Excerpt provided:
Release Notes :: NVIDIA JetPack Documentation

1. JetPack 4.2.1

1.1. New Product Support

Jetson TX2 4GB module (P3489-0080)
Jetson Nano module (P3448-0020)

1.2. New Features

All Jetson Products

NVIDIA Container Runtime with Docker integration [beta]

Enables creation, distribution, and use of containerized GPU accelerated applications.
NVIDIA Indicator Applet

Enables switching between nvpmodel profiles; monitors and alerts any voltage drop events.
Supports DeepStream 4.0
Support for headless initial configuration

Developer kits support initial configuration via serial port instead of display, keyboard, and mouse.
Supports ISAAC version 2019.2

Jetson AGX Xavier

TensorRT gains DLA support for INT-8 [beta]
FreeRTOS for SPE (Cortex-R5)

Open source real-time operating system ported to run on Cortex-R5 processors in Jetson AGX Xavier and Jetson TX2 series modules. Example uses include timestamping incoming sensor data.

Jetson TX2

FreeRTOS for SPE (Cortex-R5)

Jetson Nano

Improved memory availability

Reduced memory consumption and improved low-memory handling via use of ZRAM and system software optimizations.

Tasks for this exercise:
**1)** Set down the passage of the JetPack release notes between "1.2. New Features" and "GPU accelerated applications.", inclusive.
**2)** According to the JetPack release notes, is each statement true? Answer yes or no for each, quoting the words that decide it. (a) JetPack 4.2.1 adds support for the Jetson Nano module (P3448-0020). (b) For headless initial configuration, developer kits need a display, keyboard, and mouse. (c) The improved memory availability on Jetson Nano relies partly on ZRAM.
**3)** Write what comes next in the JetPack release notes, starting after their last sentence.
The records have no connection to the JetPack release notes.

[Stored dataset items]
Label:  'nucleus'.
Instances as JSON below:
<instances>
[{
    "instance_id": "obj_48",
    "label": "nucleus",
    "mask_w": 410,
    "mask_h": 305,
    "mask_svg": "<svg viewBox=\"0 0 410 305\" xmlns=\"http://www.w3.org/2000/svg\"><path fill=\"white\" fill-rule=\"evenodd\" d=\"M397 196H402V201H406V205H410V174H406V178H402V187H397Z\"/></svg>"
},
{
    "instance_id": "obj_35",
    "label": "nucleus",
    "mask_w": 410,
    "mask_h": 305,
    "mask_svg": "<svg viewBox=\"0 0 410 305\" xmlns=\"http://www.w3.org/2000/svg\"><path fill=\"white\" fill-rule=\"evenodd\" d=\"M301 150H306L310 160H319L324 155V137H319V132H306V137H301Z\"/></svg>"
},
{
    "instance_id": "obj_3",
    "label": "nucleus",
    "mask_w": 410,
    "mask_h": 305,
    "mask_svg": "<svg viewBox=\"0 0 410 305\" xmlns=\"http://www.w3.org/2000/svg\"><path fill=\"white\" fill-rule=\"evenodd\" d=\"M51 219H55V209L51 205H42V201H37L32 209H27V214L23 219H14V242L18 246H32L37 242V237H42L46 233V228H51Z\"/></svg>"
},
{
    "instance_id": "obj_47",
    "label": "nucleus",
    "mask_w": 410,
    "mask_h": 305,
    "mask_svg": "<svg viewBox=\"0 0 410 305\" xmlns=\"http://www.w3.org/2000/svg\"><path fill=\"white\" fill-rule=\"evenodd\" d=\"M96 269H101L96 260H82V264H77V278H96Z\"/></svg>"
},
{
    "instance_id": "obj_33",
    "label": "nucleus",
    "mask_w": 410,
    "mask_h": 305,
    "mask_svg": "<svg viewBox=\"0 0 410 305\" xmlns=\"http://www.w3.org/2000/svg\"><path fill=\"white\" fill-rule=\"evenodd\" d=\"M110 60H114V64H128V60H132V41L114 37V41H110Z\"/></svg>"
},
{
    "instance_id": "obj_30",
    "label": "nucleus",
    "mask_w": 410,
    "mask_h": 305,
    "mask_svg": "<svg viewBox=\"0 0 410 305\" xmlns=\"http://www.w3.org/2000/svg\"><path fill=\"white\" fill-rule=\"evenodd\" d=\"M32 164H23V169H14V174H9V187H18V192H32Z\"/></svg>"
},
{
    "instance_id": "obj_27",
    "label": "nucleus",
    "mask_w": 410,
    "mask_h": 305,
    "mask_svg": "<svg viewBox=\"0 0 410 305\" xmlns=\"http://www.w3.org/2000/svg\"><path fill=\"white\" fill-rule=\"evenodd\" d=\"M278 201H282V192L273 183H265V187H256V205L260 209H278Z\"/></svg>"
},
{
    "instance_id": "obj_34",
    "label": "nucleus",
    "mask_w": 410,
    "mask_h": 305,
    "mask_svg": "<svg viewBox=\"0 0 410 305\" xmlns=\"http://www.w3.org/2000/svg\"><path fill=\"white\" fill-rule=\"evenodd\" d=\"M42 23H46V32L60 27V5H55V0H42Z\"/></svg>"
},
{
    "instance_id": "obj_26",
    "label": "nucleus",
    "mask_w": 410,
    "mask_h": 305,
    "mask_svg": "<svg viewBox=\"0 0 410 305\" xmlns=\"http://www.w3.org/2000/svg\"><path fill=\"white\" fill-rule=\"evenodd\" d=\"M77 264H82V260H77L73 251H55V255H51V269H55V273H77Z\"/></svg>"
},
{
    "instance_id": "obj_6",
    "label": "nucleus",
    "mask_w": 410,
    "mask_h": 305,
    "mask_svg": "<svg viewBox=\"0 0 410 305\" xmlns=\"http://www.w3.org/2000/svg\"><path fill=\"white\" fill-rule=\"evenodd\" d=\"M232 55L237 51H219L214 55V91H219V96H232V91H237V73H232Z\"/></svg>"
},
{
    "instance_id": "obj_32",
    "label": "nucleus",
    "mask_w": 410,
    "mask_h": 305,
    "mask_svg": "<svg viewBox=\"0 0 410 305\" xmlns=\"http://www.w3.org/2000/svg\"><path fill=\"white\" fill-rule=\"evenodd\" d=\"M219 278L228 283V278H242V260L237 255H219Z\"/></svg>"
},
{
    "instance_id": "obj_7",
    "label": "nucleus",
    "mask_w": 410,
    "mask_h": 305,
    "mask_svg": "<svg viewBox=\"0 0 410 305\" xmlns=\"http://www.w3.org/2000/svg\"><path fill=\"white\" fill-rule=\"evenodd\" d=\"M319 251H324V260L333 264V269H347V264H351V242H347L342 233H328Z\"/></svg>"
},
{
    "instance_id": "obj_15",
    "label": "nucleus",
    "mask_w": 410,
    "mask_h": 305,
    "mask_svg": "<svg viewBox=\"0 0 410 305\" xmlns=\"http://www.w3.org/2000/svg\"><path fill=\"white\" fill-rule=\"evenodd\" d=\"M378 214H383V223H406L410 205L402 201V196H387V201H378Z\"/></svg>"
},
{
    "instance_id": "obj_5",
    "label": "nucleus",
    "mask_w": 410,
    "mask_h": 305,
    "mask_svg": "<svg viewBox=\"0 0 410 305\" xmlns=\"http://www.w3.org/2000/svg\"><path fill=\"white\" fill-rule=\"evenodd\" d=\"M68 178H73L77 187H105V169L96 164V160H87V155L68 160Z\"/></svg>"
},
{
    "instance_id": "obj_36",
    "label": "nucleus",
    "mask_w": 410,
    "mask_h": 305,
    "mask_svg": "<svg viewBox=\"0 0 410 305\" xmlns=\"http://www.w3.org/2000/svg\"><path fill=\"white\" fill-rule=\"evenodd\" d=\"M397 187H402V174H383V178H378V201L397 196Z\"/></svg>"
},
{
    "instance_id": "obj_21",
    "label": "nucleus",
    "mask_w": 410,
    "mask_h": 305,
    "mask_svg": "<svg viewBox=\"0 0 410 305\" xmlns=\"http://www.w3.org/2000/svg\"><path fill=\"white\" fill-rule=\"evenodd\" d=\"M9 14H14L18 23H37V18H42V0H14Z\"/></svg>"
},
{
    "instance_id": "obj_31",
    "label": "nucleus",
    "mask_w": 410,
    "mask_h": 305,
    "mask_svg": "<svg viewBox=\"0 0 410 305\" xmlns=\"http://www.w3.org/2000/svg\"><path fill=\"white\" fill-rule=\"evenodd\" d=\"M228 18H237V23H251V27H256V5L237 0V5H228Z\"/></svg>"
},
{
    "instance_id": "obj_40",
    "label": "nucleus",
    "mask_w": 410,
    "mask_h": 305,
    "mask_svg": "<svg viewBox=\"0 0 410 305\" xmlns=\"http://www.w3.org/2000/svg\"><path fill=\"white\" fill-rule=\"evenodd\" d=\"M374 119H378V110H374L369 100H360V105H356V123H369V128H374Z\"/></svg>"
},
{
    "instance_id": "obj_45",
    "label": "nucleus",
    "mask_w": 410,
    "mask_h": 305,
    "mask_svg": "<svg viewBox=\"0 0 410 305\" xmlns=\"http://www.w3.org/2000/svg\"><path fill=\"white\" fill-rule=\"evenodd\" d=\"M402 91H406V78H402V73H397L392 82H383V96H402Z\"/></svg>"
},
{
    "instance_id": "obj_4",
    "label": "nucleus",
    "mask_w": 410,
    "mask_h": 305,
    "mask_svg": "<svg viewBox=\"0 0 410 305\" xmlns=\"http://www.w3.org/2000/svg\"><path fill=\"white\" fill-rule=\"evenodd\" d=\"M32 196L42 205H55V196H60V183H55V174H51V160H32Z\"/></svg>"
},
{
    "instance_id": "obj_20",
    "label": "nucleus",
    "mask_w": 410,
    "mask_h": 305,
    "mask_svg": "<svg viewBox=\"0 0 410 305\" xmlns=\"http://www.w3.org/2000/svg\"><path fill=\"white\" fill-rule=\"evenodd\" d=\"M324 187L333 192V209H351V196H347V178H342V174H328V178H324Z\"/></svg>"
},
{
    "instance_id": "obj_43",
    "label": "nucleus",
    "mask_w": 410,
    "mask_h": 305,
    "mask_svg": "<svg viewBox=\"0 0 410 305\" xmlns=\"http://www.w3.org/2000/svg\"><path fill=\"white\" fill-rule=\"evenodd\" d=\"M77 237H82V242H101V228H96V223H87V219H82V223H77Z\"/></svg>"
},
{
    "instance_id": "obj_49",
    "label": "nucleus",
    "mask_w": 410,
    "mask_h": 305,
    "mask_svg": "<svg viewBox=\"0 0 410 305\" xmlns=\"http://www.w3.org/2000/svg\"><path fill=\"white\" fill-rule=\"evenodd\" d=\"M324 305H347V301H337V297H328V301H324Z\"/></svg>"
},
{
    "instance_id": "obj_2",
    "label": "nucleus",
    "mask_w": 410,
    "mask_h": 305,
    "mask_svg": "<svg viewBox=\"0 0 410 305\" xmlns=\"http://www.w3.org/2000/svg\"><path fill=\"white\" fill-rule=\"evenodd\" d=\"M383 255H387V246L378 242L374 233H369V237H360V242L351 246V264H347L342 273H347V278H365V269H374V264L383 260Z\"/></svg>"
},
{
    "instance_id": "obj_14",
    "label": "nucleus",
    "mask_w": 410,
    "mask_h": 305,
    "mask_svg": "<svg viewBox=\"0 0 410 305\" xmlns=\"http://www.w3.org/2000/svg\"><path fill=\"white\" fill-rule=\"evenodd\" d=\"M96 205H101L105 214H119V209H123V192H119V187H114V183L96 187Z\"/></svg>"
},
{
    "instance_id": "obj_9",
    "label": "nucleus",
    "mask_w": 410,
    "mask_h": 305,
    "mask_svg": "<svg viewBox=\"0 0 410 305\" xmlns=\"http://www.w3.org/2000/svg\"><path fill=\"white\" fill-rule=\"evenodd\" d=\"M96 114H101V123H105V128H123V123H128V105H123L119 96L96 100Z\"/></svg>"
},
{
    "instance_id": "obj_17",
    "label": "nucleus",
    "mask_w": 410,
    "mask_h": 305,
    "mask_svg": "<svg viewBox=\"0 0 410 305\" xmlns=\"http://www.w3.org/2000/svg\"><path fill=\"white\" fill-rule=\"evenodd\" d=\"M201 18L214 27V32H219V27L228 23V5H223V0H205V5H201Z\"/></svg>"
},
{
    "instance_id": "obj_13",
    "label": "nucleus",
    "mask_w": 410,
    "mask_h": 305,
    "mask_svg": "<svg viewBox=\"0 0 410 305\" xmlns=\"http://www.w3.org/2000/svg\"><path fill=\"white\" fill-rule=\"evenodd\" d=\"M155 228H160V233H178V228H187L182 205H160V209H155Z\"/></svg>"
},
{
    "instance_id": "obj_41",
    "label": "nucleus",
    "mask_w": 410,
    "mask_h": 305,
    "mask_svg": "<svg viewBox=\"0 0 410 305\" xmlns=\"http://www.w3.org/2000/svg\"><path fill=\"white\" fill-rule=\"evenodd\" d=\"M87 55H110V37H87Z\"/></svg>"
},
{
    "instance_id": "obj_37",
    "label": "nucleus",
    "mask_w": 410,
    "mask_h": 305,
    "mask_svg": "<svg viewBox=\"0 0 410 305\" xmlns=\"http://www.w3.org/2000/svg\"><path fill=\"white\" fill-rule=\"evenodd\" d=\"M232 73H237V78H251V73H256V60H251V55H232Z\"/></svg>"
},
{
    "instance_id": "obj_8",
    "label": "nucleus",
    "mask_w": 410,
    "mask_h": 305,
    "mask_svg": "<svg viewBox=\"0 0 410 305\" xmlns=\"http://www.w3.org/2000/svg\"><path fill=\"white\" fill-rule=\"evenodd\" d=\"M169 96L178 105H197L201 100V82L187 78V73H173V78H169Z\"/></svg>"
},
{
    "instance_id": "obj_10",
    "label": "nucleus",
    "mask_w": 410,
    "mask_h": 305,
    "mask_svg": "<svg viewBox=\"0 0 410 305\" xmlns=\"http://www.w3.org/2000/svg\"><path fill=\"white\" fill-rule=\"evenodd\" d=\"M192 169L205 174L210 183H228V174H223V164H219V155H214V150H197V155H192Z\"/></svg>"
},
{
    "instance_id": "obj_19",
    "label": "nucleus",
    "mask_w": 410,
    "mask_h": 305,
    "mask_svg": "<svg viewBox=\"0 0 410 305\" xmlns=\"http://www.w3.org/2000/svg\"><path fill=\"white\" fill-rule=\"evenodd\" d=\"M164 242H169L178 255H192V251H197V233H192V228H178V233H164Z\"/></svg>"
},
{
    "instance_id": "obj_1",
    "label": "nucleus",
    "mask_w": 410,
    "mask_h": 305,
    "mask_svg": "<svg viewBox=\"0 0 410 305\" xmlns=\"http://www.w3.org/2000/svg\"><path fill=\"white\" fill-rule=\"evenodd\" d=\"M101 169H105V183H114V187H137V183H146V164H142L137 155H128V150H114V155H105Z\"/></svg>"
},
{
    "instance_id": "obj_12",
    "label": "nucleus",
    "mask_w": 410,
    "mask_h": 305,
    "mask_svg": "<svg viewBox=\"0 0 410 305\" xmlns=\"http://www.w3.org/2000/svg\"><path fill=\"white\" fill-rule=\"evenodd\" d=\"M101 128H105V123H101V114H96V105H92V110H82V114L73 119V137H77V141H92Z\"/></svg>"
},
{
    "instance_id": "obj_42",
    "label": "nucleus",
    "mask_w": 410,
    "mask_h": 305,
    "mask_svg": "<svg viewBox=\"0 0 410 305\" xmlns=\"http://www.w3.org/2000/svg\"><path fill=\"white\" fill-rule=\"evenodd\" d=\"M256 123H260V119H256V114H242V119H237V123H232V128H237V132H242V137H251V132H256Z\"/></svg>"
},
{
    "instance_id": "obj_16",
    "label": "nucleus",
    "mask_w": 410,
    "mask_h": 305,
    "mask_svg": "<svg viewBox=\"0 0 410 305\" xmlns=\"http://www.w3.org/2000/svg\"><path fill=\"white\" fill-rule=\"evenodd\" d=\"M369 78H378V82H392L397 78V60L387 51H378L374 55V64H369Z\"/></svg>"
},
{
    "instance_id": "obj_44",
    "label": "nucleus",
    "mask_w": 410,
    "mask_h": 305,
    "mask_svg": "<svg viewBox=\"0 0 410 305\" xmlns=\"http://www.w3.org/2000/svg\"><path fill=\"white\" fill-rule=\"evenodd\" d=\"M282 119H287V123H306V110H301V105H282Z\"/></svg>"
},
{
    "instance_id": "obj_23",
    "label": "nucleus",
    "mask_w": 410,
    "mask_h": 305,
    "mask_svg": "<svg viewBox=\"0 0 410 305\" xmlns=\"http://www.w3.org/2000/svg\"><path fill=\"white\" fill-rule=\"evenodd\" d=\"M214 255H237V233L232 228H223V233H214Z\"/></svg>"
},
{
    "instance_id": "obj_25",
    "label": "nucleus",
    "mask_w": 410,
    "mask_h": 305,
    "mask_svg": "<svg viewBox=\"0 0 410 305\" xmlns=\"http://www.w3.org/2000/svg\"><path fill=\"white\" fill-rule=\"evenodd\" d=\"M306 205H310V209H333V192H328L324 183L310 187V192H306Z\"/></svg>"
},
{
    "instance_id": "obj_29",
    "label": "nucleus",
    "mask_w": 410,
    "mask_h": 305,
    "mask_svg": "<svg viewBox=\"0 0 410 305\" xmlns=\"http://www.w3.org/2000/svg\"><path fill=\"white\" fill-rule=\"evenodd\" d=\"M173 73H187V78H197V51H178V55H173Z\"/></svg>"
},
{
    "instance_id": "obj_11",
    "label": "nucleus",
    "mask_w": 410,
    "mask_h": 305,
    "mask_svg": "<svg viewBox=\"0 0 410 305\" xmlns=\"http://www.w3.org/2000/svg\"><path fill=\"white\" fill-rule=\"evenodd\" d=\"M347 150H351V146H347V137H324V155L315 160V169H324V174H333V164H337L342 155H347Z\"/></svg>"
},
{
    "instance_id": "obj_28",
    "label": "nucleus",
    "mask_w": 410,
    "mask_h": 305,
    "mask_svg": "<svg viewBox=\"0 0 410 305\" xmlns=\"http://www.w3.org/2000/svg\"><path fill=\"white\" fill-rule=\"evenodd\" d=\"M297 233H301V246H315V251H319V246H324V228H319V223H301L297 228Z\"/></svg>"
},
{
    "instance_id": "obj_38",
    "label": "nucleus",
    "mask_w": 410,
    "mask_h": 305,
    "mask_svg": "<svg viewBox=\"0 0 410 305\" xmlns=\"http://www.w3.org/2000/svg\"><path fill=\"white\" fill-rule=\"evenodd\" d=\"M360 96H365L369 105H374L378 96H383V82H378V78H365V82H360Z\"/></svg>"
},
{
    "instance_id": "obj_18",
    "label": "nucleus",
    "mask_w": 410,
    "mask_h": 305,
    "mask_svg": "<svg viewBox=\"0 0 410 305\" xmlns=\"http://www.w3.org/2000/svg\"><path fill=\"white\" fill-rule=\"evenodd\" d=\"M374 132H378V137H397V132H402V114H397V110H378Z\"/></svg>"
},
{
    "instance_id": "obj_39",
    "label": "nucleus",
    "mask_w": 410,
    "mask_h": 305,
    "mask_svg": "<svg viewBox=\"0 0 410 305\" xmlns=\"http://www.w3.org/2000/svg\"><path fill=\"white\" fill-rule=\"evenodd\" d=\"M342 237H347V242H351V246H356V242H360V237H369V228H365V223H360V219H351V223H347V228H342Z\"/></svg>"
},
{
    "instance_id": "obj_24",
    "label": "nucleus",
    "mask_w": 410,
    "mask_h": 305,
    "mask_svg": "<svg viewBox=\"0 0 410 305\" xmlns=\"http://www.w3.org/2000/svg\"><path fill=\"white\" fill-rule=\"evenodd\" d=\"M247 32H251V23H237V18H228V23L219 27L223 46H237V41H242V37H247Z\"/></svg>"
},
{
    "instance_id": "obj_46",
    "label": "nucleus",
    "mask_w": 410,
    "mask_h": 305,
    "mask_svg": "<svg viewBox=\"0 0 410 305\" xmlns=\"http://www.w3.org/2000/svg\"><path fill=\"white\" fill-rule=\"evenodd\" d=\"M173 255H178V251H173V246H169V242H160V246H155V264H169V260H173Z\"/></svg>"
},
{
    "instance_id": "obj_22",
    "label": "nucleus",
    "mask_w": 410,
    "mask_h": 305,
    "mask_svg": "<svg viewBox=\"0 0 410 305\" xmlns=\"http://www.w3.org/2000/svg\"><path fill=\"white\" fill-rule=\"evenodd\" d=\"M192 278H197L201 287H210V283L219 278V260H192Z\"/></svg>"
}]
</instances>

Answers:
**1)**
1.2. New Features

All Jetson Products

NVIDIA Container Runtime with Docker integration [beta]

Enables creation, distribution, and use of containerized GPU accelerated applications.

**2)**
(a) Yes: "Jetson Nano module (P3448-0020)"
(b) No: "Developer kits support initial configuration via serial port instead of display, keyboard, and mouse."
(c) Yes: "Reduced memory consumption and improved low-memory handling via use of ZRAM and system software optimizations."

**3)**
Better handling of insufficient power supplies
- Boot process updated to require less power
- Widget to display under-voltage warning

1.3. Security

Jetson Nano, Jetson TX2, and Jetson AGX Xavier

Secure boot adds support for Jetson Nano

Secure boot provides a cryptographic checks at each stage of the boot process. These checks ensure the integrity of the software component to prevent unauthorized code from being run.

Jetson TX2 and Jetson AGX Xavier

TrustedOS

Provides a framework for customers to use when implementing applications that work with confidential assets. Common use cases include:
1. Secure management of secret keys and OEM defined assets
2. User authentication: PIN or biometric (e.g., facial recognition, fingerprint)
3. Secure storage of sensitive user data

1.4. Additional Release Details

OS

L4T 32.2
- Added userspace interface to change fan speed.
- GNOME shell now uses Wayland graphics stack.
- Jetson Nano Developer Kit now supports Ethernet boot.
- Added static webRTC library with support for hardware acclerated H.264 encoding.
- Added DT GPIO labels to Jetson device trees.
- Made IO instances the same across chips and platforms: I2S, I2C, UART, etc.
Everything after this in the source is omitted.